As much as is true for a data warehouse that it is not an ordinary database, it is true for the star schema that it is not an ordinary database design. In a standard – say, productive – relational database the 3rd normal form (3NF) is a widely accepted requirement for data consistency and minimal resource consumption. However, in a data warehouse there exist different requirements, of which data access speed is the most important. That's why the data warehouse design deviates from the principle of normalization1) and that’s where the star schema comes into play.
The name originates from the picture that shows up when looking at the table model of a database organized in the respective form 2):
Figure 1: Star Schema Data Model
As becomes obvious in this picture, the dimension tables (Time, Geography and Product) are grouped around the central fact table (Sales) as points of a star are grouped around its center 3). There is no additional table hierarchy as usual in standard databases in a star schema, causing both low complexity and high performance. Typically the dimension tables have one primary key each, which is referenced by the fact table, resulting in one foreign key per dimension table. The combination of these foreign keys is the unique id of a fact, thus comprising the primary key of the fact table. The relationship between the fact and dimension tables is n:1. A fact, in this case a sale, will always refer to just one specific product –a physical piece, to be precise- being sold in just one location at just one point in time. In technical terms: An entry of the fact table always refers to just one entry of each dimension table. On the other hand, a certain product is not sold just once, but many times, in many locations and at many points in time. Thus, a product is surely affected by multiple sales transactions – in technical terms: An entry of the dimension table refers to multiple entries of the fact table.

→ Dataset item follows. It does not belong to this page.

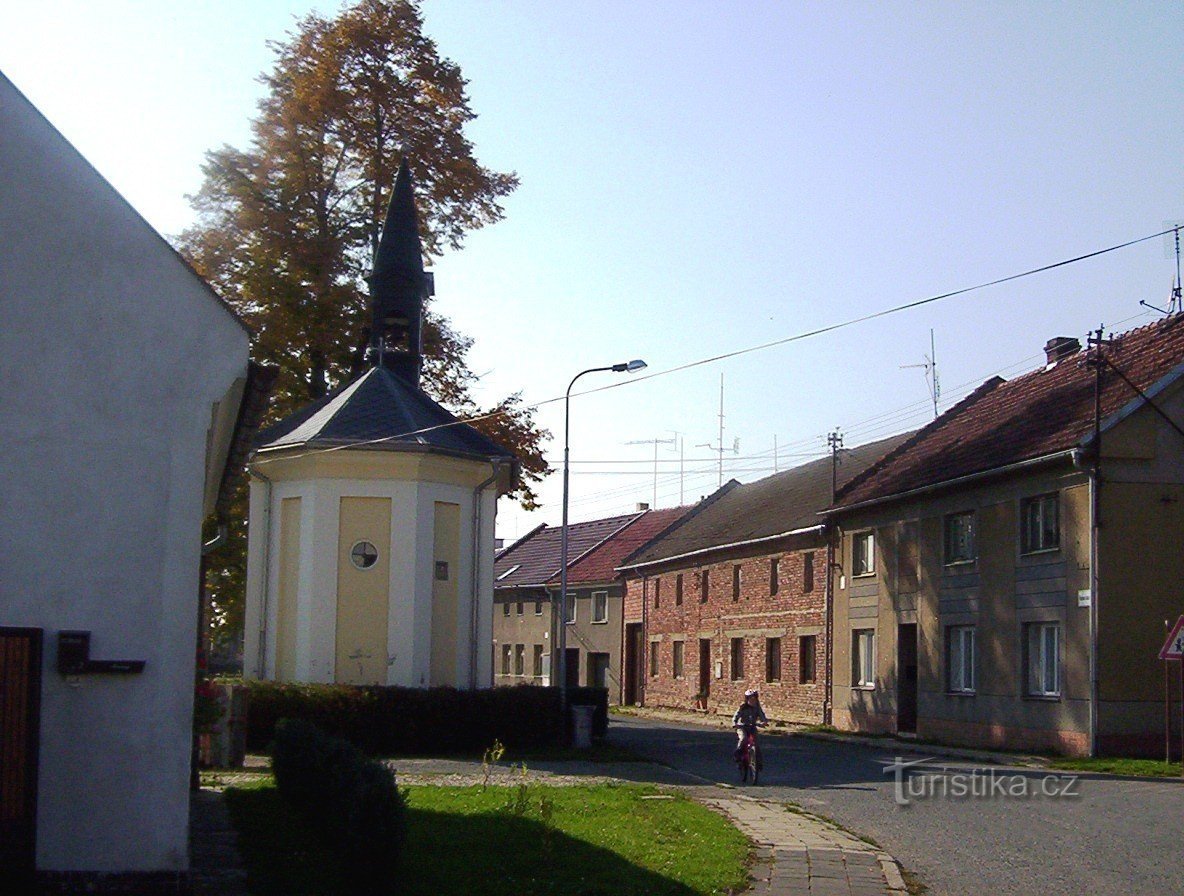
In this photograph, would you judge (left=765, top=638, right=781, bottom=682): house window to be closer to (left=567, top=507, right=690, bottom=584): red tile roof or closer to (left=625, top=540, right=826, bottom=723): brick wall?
(left=625, top=540, right=826, bottom=723): brick wall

As one can see, the dimension tables have no foreign keys themselves referencing different tables. This is the result of denormalizing: Whereas in a Snow Flake Schema all dimensions are distributed in multiple tables breaking down the attributes of e.g. a product in a manner that allows each attribute value appearing just once throughout the database, in the Star Schema one dimension table contains all the relevant attributes. In consequence, there also is redundancy: In contrast to the Snow Flake Schema, the Star Schema accepts this in the dimension tables, which becomes obvious when looking into e.g. the dimension table “Product”:
Figure 2: Redundancy in dimension tables
As the table contains all relevant attributes of a product, it is inevitable that there are multiple products with identical values for specific attributes: For example, an online shop for hardware sells more than one type of CPU, so there are multiple products that are part of the same group “CPU”. Here the typical tradeoff in IT technology – memory consumption vs. speed – becomes apparent: For the sake of fast data retrieval by accessing just one table without joining others4) when selecting product information, the higher memory consumption for storing redundant attribute values is accepted. Aside from this drawback, redundancy causes another one, which is database anomaly. Imagine IBM decides to enter the hardware consumer market by buying AMD: If the update of “AMD” to “IBM” in the product table is not carried out thoroughly by updating just one CPU entry, this will leave the table in an inconsistent state: A report on all IBM CPUs in the product range of the online shop would return a false result. However, in a data warehouse both potential difficulties are not as serious as they would be in a productive database: First, the data volume, i.e. the number of entries, of dimension tables is typically rather low compared to the volume of the fact table. Second, there is relatively little change to the dimension tables compared to the fact table; additionally, the update of these tables is performed in a controlled process managed by the ETL engine, minimizing the risk of update anomalies.
In consequence, there are significant arguments for preferring the star schema over the snow flake schema. However, no general recommendation can be given: Pro's and Con's exist in both schemas 5). Thus, it depends strongly on the individual characteristics and requirements of a data warehouse project whether sacrificing memory efficiency and data consistency for speed makes sense or not.